(Requirement)
The following data is to be repeated exactly, its pictures excluded.

(Given information)
* * * * * * *

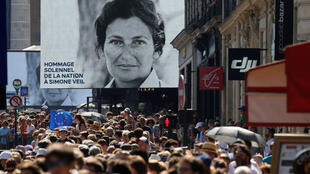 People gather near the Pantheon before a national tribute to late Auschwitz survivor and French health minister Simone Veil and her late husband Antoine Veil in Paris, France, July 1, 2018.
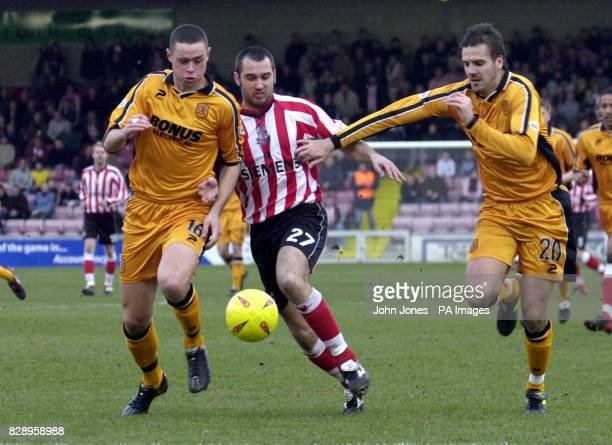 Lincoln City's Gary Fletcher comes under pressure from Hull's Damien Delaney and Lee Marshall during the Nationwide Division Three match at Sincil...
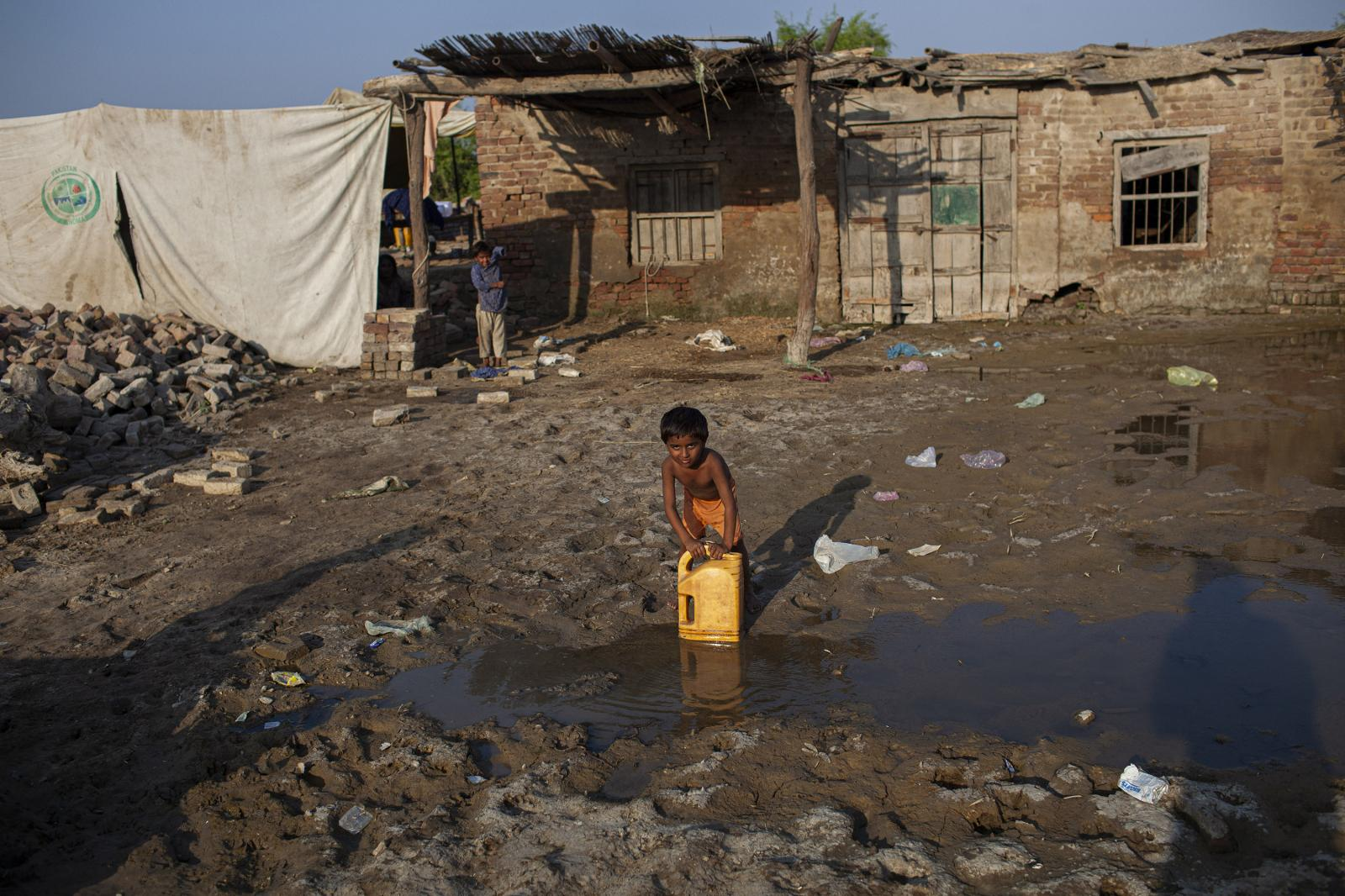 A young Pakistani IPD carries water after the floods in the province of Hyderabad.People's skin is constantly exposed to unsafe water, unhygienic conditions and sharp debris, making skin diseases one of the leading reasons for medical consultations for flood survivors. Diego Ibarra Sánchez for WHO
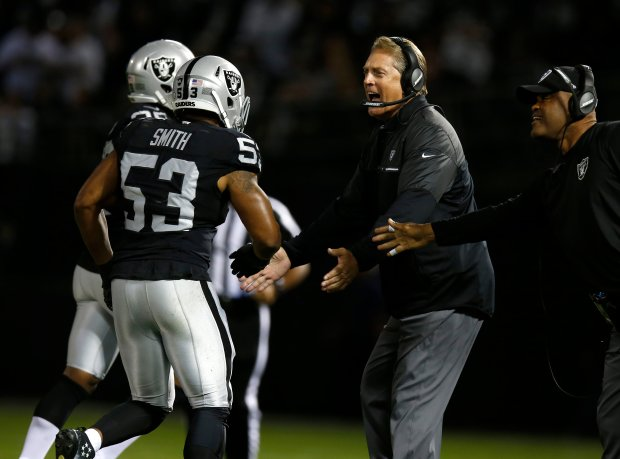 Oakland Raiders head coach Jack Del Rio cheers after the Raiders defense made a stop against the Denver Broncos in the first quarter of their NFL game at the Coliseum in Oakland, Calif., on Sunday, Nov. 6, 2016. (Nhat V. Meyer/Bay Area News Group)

* * * * * * *

(Task solution)
 People gather near the Pantheon before a national tribute to late Auschwitz survivor and French health minister Simone Veil and her late husband Antoine Veil in Paris, France, July 1, 2018.
 Lincoln City's Gary Fletcher comes under pressure from Hull's Damien Delaney and Lee Marshall during the Nationwide Division Three match at Sincil...
 A young Pakistani IPD carries water after the floods in the province of Hyderabad.People's skin is constantly exposed to unsafe water, unhygienic conditions and sharp debris, making skin diseases one of the leading reasons for medical consultations for flood survivors. Diego Ibarra Sánchez for WHO
 Oakland Raiders head coach Jack Del Rio cheers after the Raiders defense made a stop against the Denver Broncos in the first quarter of their NFL game at the Coliseum in Oakland, Calif., on Sunday, Nov. 6, 2016. (Nhat V. Meyer/Bay Area News Group)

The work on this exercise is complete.